(Exercise passage)
It is possible that he merges both accounts into only one.

*CROM*


----------



## the-pessimist

Hi Mike - is this offer still open? it is really important!


----------



## roana

mkellogg said:


> I just made the changes.  Let me know if you have any problems.
> 
> Crom, I didn't change anything for you because I didn't see a requested new name!
> 
> Mike



Hello ! I have had my account since 2011 I believe, but haven't used it all this time. Today I decided to update my account as I have started to use Wordreference more and more often with my writings and so on. I don't really like to use "roana", is it possible to change it to MLoraV ? I believe it is not in use. Please, let me know how to make this change.

Thanks a lot !
ex Roana ....hopefully MLoraV soon


----------



## jann

Hello Roana. 

Please see the information on the Contact Us form, notably:





> *Can you change my username?*
> If you have more than 100 posts, yes, please find an unused username and write me below.
(End Exercise passage)
## Things to do:
[1] In the username-change thread, what new username does roana ask for?
[2] Pick up the username-change thread where it stops and continue it.
You won't need the listing that comes next.
(Stored data)
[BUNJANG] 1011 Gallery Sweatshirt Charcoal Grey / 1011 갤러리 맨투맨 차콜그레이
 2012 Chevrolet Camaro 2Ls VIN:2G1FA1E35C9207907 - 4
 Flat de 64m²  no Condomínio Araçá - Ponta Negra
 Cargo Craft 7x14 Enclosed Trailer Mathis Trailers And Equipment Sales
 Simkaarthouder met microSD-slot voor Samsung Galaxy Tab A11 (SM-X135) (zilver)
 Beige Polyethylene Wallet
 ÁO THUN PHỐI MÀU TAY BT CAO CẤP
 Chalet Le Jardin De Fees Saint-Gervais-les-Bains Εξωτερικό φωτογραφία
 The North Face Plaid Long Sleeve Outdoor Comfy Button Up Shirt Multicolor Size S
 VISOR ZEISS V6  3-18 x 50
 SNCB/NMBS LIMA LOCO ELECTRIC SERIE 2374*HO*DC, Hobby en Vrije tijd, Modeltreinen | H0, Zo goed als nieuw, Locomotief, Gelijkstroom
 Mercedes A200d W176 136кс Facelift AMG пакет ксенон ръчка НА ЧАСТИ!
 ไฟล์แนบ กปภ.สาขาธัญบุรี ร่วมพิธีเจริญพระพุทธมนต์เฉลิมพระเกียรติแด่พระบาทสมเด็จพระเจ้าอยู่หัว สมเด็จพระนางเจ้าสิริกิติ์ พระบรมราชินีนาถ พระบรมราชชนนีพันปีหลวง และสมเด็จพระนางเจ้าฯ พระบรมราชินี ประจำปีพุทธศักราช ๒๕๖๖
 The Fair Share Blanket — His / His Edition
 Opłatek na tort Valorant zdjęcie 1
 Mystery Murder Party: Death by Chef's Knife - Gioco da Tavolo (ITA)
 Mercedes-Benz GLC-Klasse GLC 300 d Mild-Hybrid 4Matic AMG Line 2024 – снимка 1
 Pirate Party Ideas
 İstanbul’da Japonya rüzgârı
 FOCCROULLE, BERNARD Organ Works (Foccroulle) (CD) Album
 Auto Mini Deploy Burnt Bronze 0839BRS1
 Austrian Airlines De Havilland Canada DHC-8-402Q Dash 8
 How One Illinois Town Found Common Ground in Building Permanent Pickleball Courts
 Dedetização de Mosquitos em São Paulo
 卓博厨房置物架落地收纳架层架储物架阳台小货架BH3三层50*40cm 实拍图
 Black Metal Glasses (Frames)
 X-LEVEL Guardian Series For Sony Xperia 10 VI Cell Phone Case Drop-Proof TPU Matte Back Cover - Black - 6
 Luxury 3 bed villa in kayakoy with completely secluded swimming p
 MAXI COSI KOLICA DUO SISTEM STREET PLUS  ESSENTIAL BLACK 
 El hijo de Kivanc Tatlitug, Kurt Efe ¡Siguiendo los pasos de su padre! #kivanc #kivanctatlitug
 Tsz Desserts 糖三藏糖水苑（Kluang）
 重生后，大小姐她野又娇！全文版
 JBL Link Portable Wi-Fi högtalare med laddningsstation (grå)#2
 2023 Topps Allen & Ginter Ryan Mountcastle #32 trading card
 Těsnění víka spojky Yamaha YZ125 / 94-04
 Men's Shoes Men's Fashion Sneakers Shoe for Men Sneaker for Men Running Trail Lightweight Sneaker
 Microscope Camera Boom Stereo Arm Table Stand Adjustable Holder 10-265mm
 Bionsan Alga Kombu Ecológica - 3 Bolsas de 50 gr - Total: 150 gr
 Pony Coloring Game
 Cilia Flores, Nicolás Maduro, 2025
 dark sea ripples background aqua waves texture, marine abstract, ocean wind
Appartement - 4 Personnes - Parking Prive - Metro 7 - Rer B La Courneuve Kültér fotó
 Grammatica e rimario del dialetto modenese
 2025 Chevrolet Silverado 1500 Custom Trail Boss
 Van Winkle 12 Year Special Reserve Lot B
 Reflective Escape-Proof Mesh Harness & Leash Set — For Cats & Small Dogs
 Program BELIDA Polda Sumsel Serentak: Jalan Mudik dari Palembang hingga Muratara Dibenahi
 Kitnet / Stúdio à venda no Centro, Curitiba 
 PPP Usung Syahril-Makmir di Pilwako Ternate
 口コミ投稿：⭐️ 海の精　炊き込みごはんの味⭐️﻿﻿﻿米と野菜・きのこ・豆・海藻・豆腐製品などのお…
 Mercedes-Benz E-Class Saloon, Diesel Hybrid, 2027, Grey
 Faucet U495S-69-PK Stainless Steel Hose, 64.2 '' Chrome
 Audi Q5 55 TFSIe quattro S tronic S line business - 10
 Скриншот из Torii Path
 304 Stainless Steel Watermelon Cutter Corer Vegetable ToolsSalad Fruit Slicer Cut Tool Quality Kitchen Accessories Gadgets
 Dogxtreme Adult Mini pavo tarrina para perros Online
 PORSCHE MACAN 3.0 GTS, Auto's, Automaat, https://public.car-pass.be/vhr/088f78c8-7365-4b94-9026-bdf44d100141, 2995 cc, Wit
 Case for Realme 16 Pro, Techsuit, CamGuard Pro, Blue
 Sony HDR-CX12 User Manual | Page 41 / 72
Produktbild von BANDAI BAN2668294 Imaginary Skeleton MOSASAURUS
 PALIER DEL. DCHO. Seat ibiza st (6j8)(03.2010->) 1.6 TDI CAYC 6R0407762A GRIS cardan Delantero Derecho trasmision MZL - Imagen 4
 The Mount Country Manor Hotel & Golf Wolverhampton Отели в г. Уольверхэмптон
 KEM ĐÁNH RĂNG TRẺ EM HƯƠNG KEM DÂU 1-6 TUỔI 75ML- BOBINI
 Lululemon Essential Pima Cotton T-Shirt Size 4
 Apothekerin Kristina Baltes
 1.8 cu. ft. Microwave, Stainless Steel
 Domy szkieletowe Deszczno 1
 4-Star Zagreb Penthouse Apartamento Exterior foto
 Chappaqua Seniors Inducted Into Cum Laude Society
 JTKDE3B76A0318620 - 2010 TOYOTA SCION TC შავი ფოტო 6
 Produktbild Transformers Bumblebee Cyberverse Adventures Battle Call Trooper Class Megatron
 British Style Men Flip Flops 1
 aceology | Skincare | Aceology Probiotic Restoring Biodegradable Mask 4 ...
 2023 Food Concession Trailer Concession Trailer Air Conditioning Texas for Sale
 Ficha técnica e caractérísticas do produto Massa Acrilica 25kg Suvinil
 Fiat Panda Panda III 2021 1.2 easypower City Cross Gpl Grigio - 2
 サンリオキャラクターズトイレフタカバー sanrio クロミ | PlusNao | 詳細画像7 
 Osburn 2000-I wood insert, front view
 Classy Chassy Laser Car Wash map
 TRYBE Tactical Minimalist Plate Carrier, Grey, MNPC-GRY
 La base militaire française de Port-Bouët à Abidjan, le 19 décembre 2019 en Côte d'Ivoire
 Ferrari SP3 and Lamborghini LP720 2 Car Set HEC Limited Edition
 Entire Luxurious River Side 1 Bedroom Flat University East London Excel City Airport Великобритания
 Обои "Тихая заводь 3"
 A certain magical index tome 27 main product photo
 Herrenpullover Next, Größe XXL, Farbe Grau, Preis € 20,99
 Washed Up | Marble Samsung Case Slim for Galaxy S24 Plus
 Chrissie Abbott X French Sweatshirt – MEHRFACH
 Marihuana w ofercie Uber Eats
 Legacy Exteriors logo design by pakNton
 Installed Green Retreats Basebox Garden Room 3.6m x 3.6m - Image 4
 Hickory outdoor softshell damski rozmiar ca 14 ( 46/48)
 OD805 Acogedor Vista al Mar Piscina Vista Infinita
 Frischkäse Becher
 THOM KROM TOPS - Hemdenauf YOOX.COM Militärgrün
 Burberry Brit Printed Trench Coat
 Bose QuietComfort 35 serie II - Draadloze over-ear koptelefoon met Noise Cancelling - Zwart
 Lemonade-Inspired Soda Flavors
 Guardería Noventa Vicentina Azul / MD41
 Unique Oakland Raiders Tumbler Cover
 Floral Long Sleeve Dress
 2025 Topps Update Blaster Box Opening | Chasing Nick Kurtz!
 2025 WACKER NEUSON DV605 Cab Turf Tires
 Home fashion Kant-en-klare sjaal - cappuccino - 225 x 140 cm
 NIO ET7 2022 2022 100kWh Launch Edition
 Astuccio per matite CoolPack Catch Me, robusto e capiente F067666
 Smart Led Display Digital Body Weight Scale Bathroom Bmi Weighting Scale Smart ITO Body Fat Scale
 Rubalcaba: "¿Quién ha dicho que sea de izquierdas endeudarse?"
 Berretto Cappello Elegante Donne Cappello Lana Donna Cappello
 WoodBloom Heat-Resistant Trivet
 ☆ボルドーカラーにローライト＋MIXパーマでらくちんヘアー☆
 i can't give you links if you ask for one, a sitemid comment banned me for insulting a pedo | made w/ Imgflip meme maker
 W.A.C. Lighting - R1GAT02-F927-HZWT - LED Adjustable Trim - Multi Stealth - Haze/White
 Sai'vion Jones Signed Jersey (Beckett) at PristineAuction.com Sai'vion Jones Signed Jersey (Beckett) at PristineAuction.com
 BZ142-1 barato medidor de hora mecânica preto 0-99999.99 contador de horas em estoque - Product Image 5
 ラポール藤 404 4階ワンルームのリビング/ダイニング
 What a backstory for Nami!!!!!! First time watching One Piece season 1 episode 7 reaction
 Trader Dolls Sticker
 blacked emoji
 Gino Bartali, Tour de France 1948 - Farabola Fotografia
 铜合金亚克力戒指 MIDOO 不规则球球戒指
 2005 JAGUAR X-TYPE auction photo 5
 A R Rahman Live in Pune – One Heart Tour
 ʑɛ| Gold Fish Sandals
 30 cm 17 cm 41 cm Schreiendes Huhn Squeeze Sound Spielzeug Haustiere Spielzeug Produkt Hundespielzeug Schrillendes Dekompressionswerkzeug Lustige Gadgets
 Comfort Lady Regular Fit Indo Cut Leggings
(End Stored data)
## Answers to the exercises:
[1] MLoraV

[2]
> If you have fewer than 100 posts, please just re-register under a new  username and stop using your old account. You will need to use a  different email address with the new account; if you want to use the  same email address, you must first change  the email address on the old account to something else.



Although today was your first post, I realize you have had your account here for over 6 years, and you might have a large number of subscribed threads plus a few saved private messages.  This makes your situation a little different from the average recently-registered and low-postcount member who wishes to change usernames.  So if this is your case, I recommend that you write to Mike using the Contact Us form to explain the precise nature of your situation and why it would be helpful for you to keep your current account under a new username, rather than simply creating a new account.

Jann
moderator


----------



## roana

Hi Jann, thanks for your prompt reply.
I will follow the first suggestion: I will re-register under a new user name and stop using this account  - I will change the email first. I just realised that I had this account for such a long time, but it has been unattended most of the time.
Regards, ex - roana


----------



## Mackinder

Mister Mike could you please change my username to *Mackinder*? Thank you!


----------



## mkellogg

Ginazec said:


> Mister Mike could you please change my username to *Mackinder*?


Sure, if you follow directions and send the request through the Contact Us form.   This helps me keep all the requests in one place.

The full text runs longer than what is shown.